Let's denote the speed of the boat in still water as B mph.
When the boat is going upstream against the current, its effective speed is B - 6 mph.
When the boat is going downstream with the current, its effective speed is B + 6 mph.
Given that the round trip distance is 22.5 miles each way, the total distance traveled per round trip is 2 * 22.5 = 45 miles.
The time taken to travel upstream (against the current) is 22.5 / (B - 6) hours.
The time taken to travel downstream (with the current) is 22.5 / (B + 6) hours.
The total time taken for the round trip is given as 9 hours:
22.5 / (B - 6) + 22.5 / (B + 6) = 9
To solve for B, we need to solve the above equation. Let's simplify the equation:
22.5(B + 6) + 22.5(B - 6) = 9(B^2 - 36)
22.5B + 135 + 22.5B - 135 = 9B^2 - 324
45B = 9B^2 - 324
9B^2 - 45B - 324 = 0
Now we have a quadratic equation to solve.

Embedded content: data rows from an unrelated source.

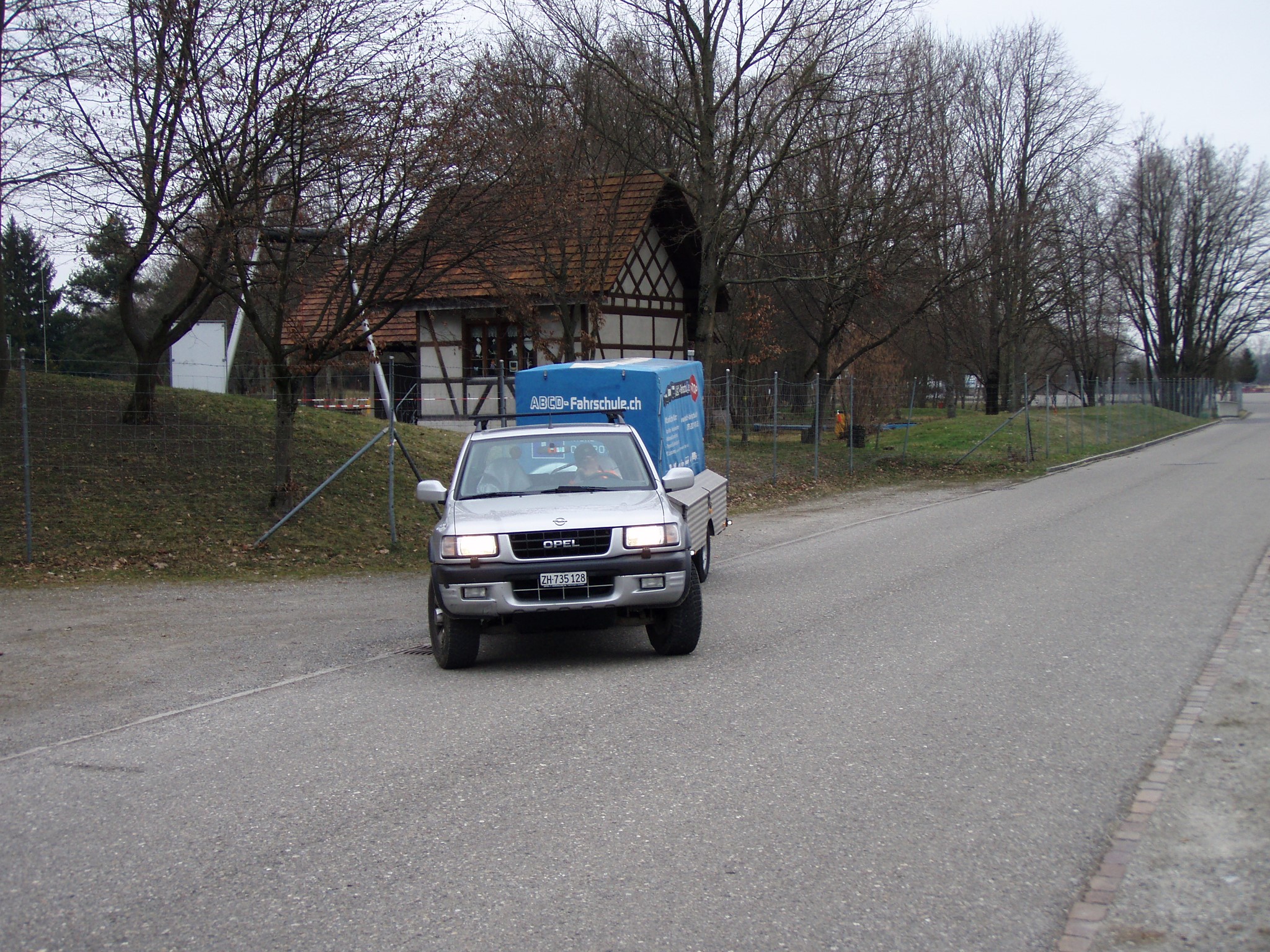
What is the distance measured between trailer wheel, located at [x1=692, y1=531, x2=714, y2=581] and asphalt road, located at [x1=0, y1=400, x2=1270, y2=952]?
1.91m

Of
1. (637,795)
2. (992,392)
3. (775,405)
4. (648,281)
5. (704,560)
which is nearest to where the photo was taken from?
(637,795)

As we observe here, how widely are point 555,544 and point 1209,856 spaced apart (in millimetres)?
4420

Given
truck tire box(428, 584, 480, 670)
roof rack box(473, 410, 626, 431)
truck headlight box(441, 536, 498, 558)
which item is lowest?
truck tire box(428, 584, 480, 670)

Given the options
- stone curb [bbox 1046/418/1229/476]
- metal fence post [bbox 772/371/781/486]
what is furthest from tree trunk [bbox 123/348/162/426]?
stone curb [bbox 1046/418/1229/476]

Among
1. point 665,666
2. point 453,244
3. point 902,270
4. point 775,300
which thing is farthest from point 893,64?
point 665,666

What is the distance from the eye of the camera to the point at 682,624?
8.06m

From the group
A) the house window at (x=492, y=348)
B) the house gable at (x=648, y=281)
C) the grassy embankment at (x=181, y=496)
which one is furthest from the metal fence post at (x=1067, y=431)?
the grassy embankment at (x=181, y=496)

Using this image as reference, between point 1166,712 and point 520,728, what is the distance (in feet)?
11.8

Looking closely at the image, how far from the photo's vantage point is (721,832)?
4664mm

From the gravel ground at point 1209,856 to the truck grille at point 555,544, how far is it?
3799 mm

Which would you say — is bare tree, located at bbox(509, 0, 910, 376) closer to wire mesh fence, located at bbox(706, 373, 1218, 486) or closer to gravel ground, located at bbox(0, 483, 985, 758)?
wire mesh fence, located at bbox(706, 373, 1218, 486)

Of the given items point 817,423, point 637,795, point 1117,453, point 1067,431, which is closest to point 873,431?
point 1067,431

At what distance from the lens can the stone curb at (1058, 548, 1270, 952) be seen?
3.82 m

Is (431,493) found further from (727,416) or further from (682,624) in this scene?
(727,416)
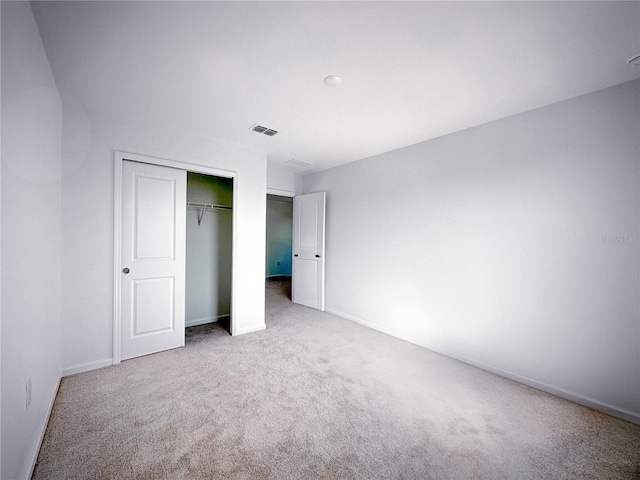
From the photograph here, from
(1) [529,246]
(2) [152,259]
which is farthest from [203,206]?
(1) [529,246]

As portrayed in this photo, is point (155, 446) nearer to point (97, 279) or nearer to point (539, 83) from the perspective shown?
point (97, 279)

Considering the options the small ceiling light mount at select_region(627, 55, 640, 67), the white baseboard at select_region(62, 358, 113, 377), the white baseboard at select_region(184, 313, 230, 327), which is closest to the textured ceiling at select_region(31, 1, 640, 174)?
the small ceiling light mount at select_region(627, 55, 640, 67)

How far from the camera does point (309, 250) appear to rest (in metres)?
4.94

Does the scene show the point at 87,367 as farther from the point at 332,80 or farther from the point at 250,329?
the point at 332,80

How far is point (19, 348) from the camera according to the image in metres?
1.39

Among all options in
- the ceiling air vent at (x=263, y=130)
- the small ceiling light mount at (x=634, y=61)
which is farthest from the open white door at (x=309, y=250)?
the small ceiling light mount at (x=634, y=61)

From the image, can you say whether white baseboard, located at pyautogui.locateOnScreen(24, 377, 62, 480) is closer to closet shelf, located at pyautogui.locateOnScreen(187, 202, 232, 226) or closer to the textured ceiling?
closet shelf, located at pyautogui.locateOnScreen(187, 202, 232, 226)

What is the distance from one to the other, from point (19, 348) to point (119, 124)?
90.0 inches

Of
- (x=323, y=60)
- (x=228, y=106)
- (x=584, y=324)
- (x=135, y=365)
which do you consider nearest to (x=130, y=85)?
(x=228, y=106)

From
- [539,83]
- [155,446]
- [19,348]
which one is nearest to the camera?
[19,348]

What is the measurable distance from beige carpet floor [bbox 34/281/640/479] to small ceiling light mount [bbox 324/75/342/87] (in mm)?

Let's divide the entire equation by 9 to simplify it:
B^2 - 5B - 36 = 0
Now let's factorize the quadratic equation:
(B - 9)(B + 4) = 0
This gives two possible values for B: B = 9 mph or B = -4 mph.
Since speed cannot be negative, the boat must travel at 9 mph in still water to meet the ferry operator's needs.